Fast becoming a media channel, a recent study by the Pew Research Centre found a staggering 66% of Facebook users access their news through the site. During the US presidential elections in November 2016, Facebook was the third main source of news for voters, only falling just behind Fox News and CNN. The Denver Guardian used the social networking site to post false information reading “FBI agent & his wife found dead after being accused of leaking Hillary’s emails.” The post was shared 568,000 times even though the information was entirely fabricated.
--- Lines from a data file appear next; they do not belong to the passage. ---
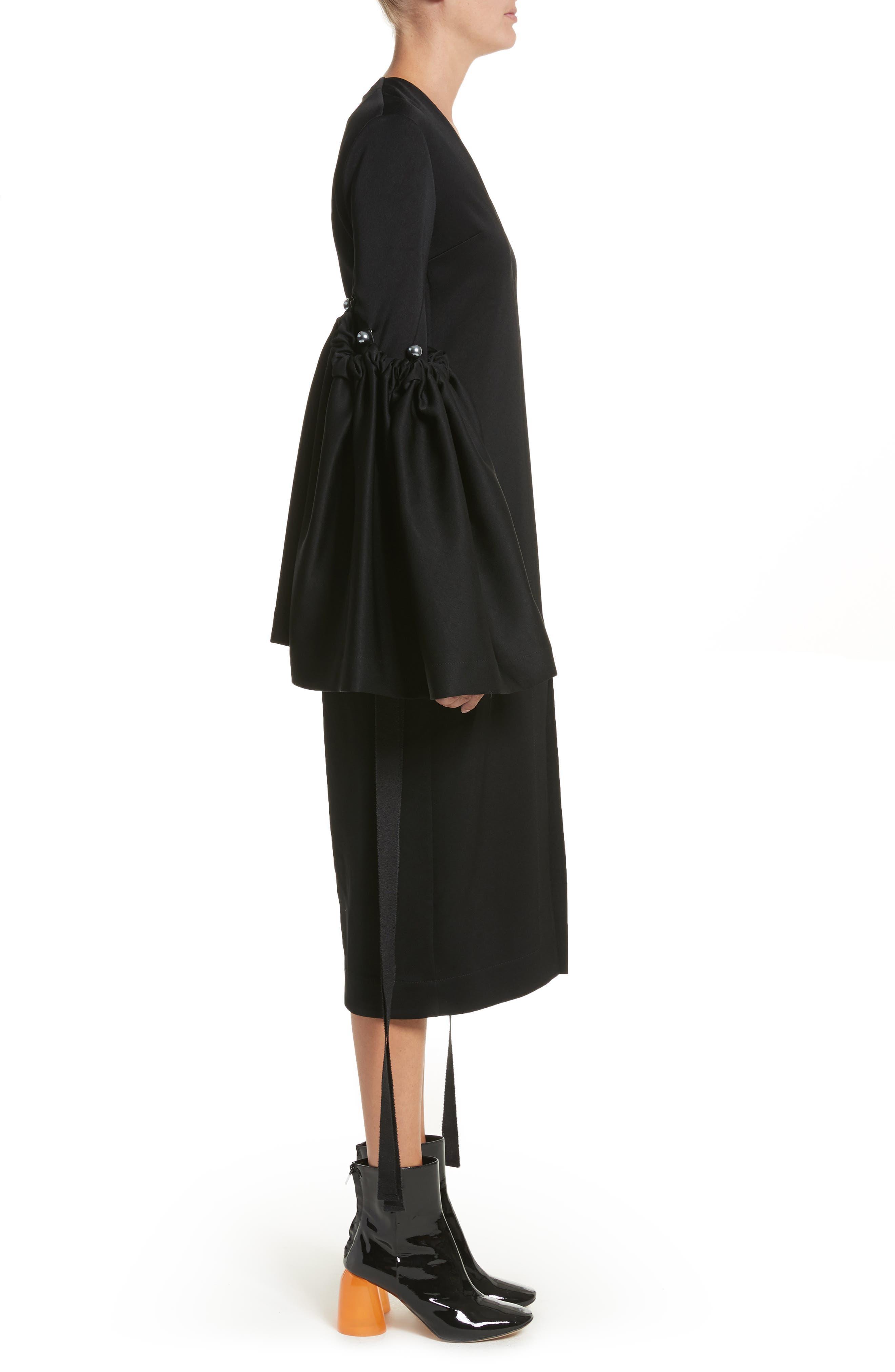 Adage Detachable Bell Sleeve Dress,                             Alternate thumbnail 3, color,                             001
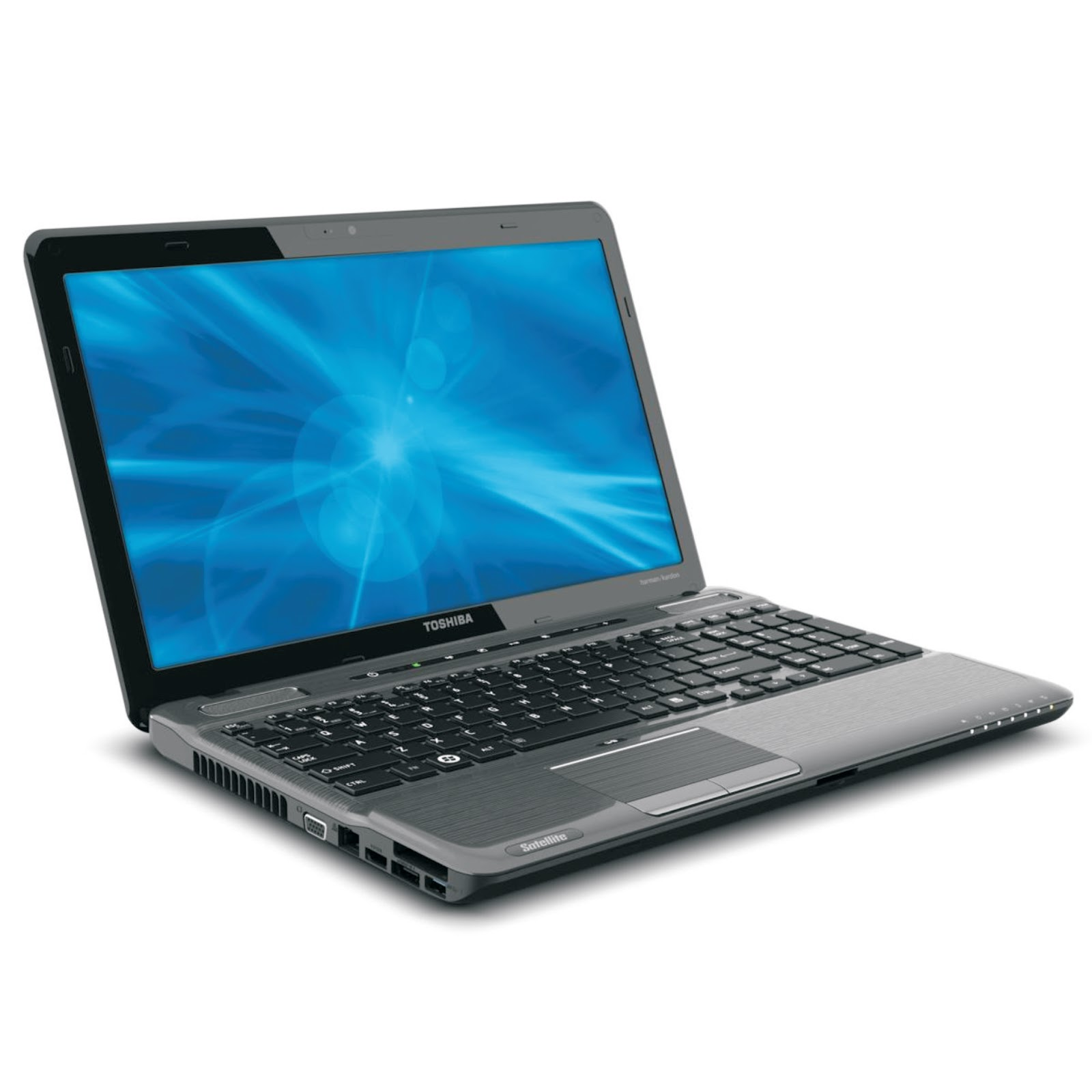 156 inch laptop clipart hd.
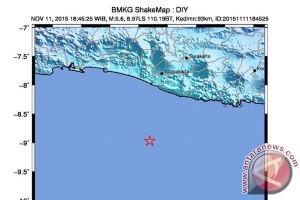 BPBD Yogyakarta : belum ada laporan kerusakan akibat gempa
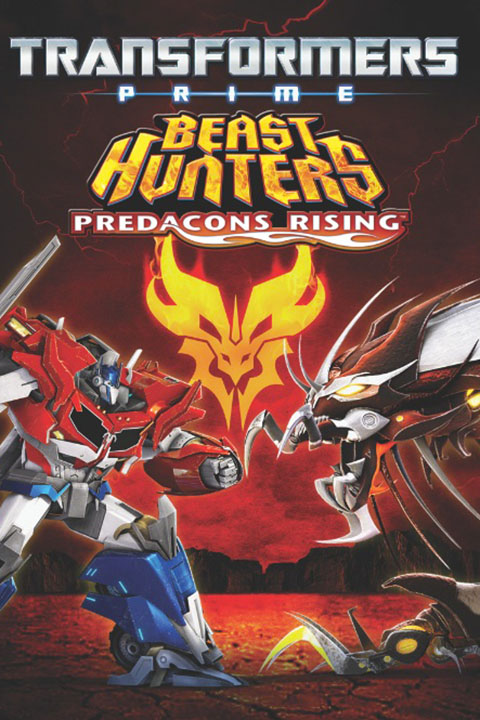 Télécharger Transformers Prime Beast Hunters : Predacons Rising TUREFRENCH DVDRIP Uploaded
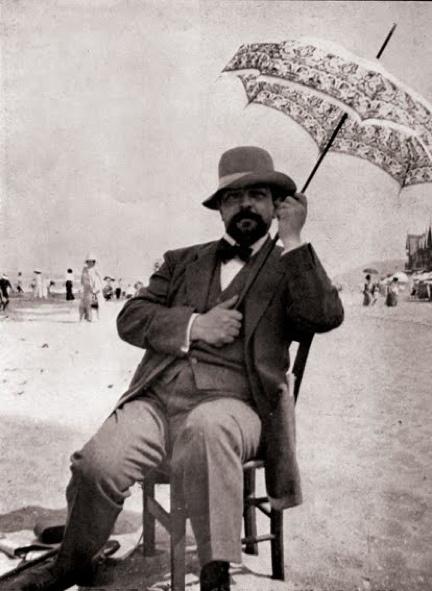 Debussy a tengerparton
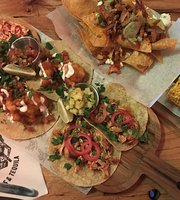 Lucy Lou Tacos & Tequila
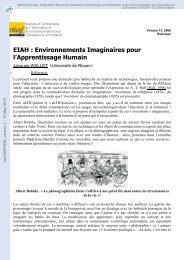 EIAH: Environnements Imaginaires pour l Apprentissage Humain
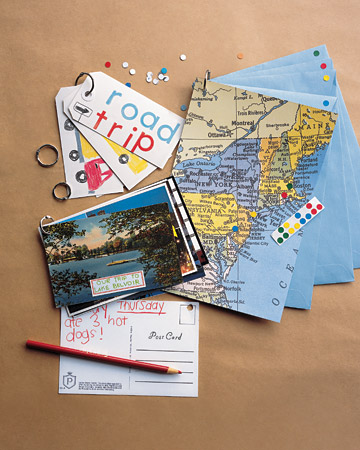 Take a trip down memory lane with a ring-bound scrapbook.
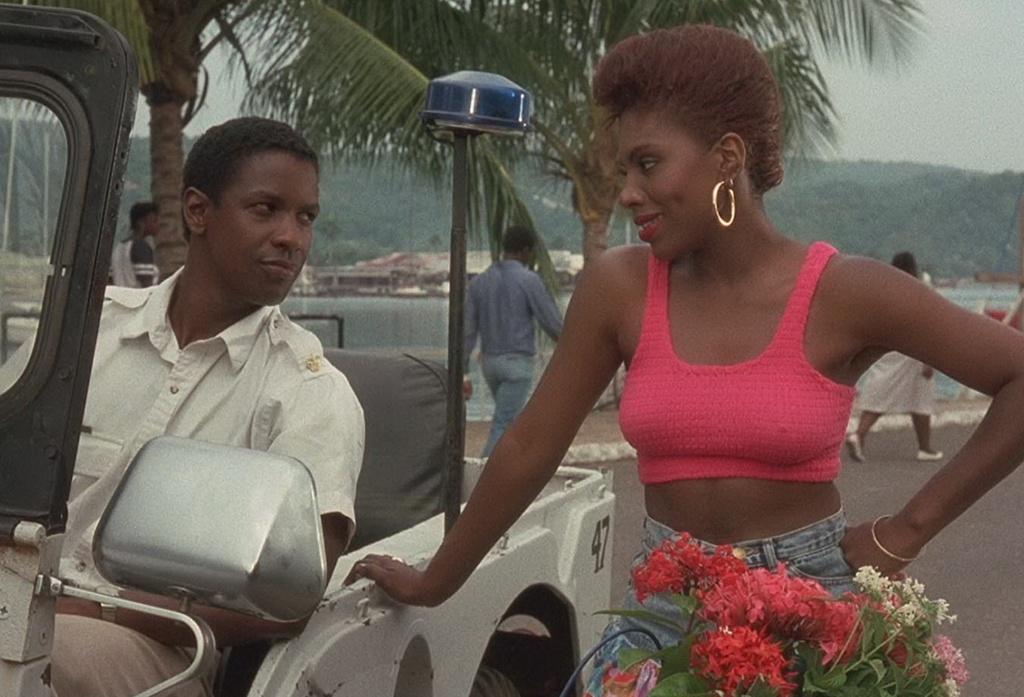 Denzel Washington: Co may hanh dong ben bi bac nhat Hollywood hinh anh 1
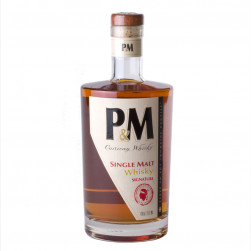 Whisly Single malt Signature P&M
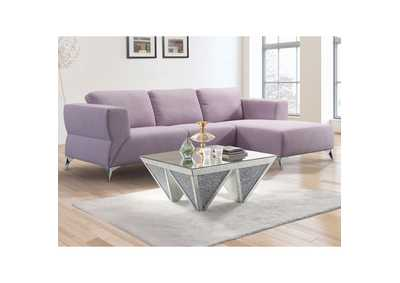 Image for Josiah Pale Berries Sectional Sofa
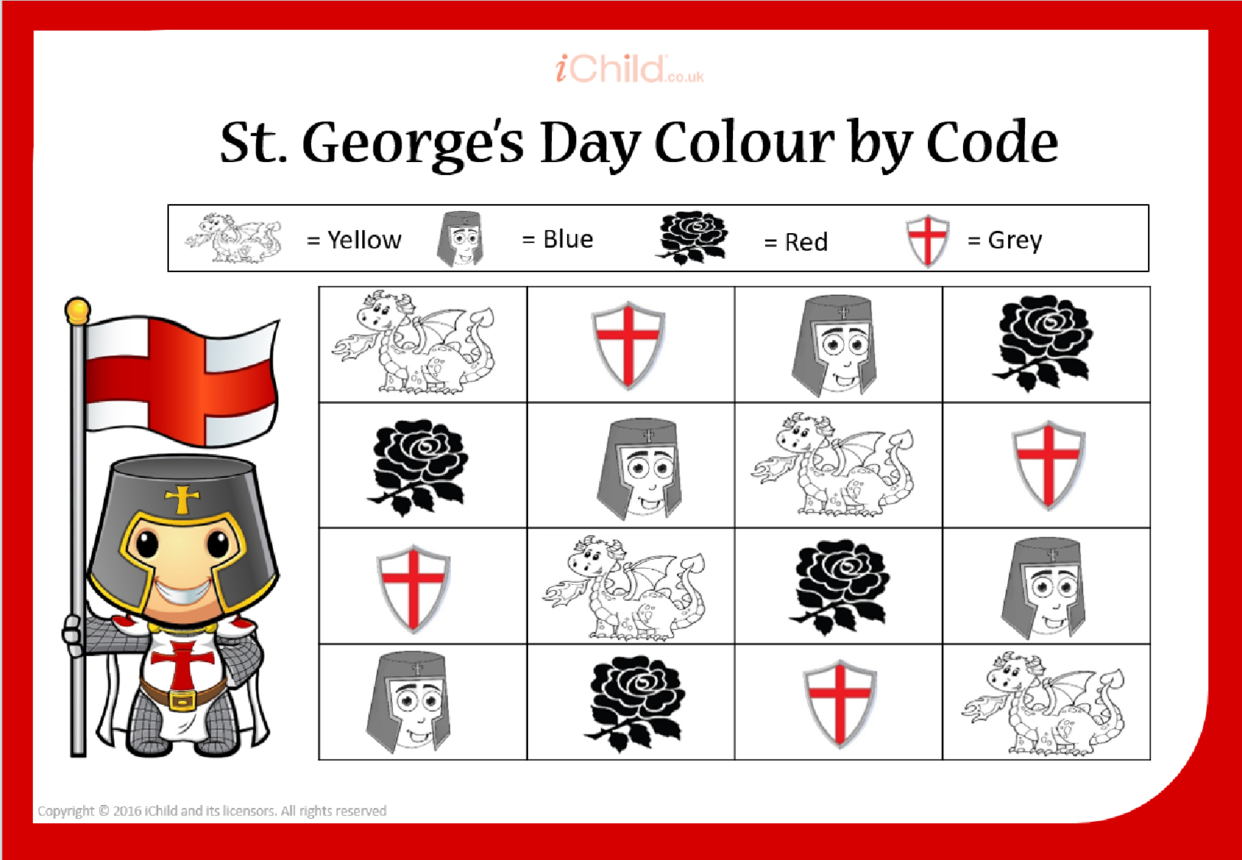 St. George Colour by Code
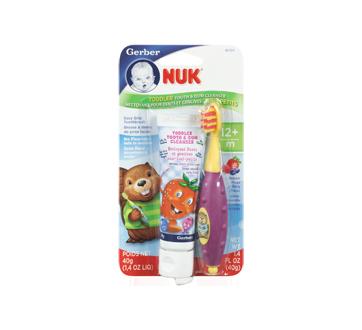 Nettoyant pour dents et gencives, Tout-petits, 31 ml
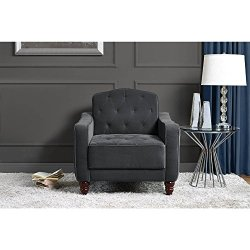 Novogratz Vintage Tufted Armchair Gray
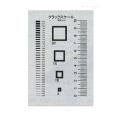 【送料無料】クラックスケール CRKS 70×120mm マイゾックス [測量][測定機器][試験機][試験器][コンクリート試験機]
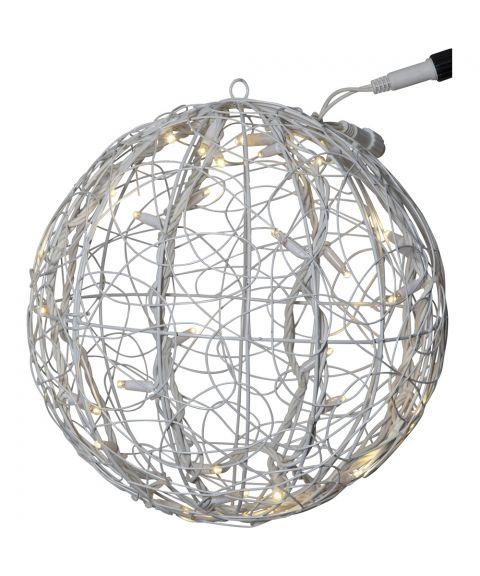 [2] Utvidelse System LED - Ball 30-lys utvidelse, Hvit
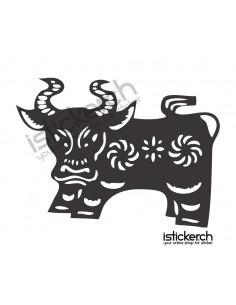 Stier / Ochse 2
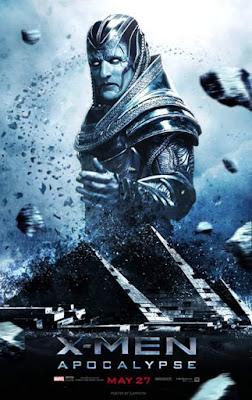 Menurut sinopsis yang ada, ketika Apocalypse terbangun dari kuburnya di Mesir, ia melihat dunia kacau yang penuh dengan konflik, perang dan kehancuran.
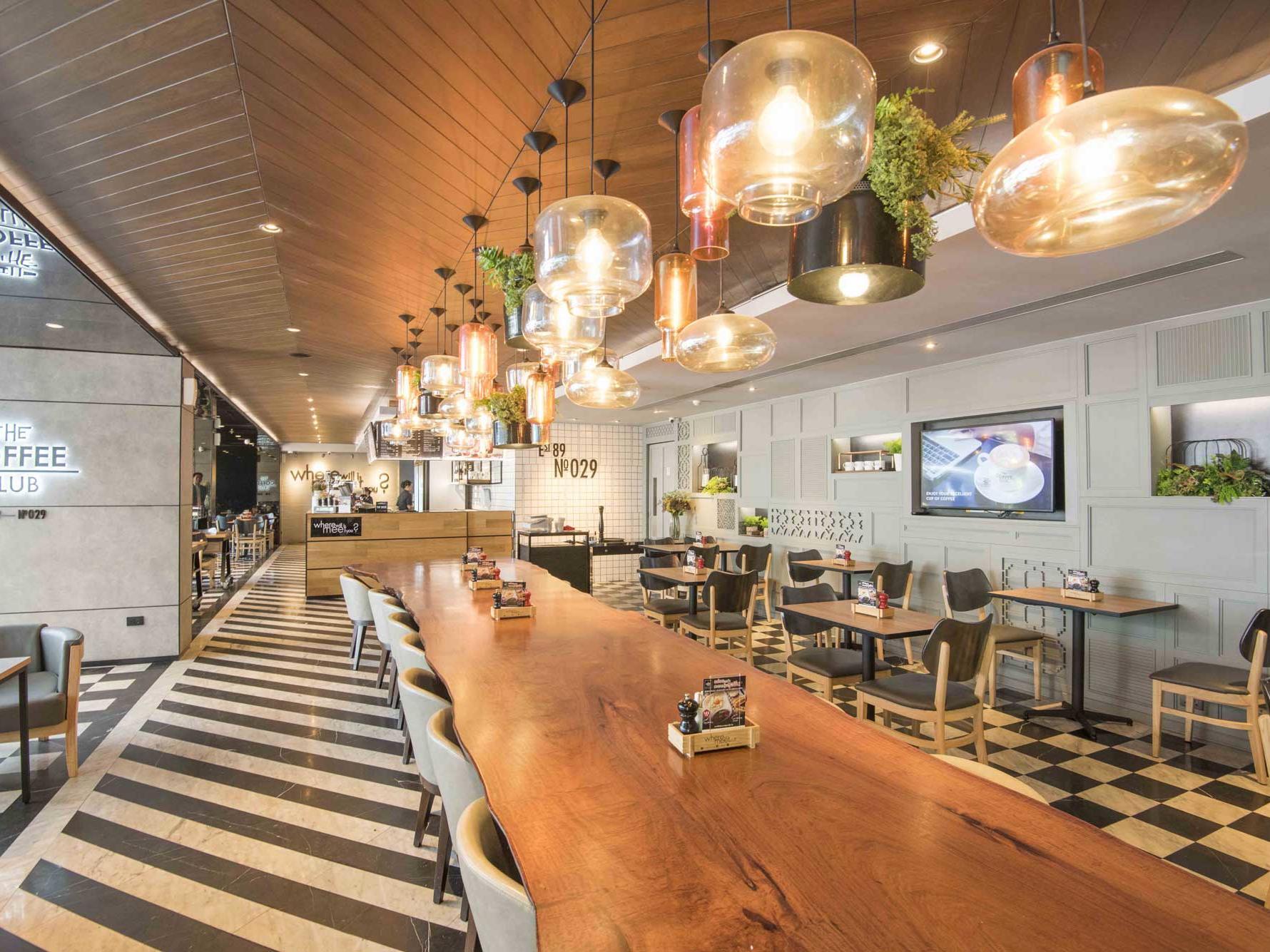 Coffee Club dining area entrance at Maitria Hotel Sukhumvit 18 Bangkok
It spread across the globe at the touch of a button and we can only assume that Hillary's personal brand took a beating.

 Photo by Steven Senne (AP).

Photo by Steven Senne (AP).

So now Germany fears that fake news on Facebook could affect the outcome of the German parliamentary elections in 2017. They are contemplating a new law that can fine Facebook €500,000 for each fake story if it is not deleted within 24 hours.

Zuckerberg previously made light of Facebook’s role in spreading fake news by saying that only 1% of the news made public on Facebook is false. Although Zuckerberg now admits that he was wrong to minimise his company’s responsibility, the issue highlights how it's not the percentage that matters but the viral quality of things that could be said. 

Facebook holds out the promise of a mass personalisation pinpointing users with extraordinary precision.

But despite Mr. Zuckerberg’s protestations and philanthropy, I still cannot accept that his work has some higher social purpose. Every time you go to Facebook, you unleash a mad scramble of money and data that screams along undersea cables through the world's best databases – where everything that is known about you can be plundered by greedy strangers. Quite simply, online Adtech advertisers interpose themselves between buyers and sellers to capture a cut of the revenue. They are extracting millions from small daily transactions around captured attention ­– it's so insidious and beyond most of us. In an attention economy, you pay for free content and services with your time. Lousy compensation I'd say.

 Photo by Paul Sakuma (AP).

Photo by Paul Sakuma (AP).

These days, even staying off social media doesn’t protect you. FindFace is currently taking Russia by storm – it allows users to photograph people in a crowd and work out their identities. Started by another set of young, ego-bloated geniuses like Zuckerberg, it completely dismisses the right to privacy. But this fact seems lost on a media hungry generation. 

It seems the expression "in confidence" as a promise is almost becoming impossible to make. Is your privacy that truly safe with me?

Crazy Horse is one of the most famous American Indians in history, but there are no pictures of him. He refused to be photographed, because he believed the camera would steal his soul.

It seems our egos could well be our soul’s worst enemy. Without privacy, I can’t see the point in being an individual.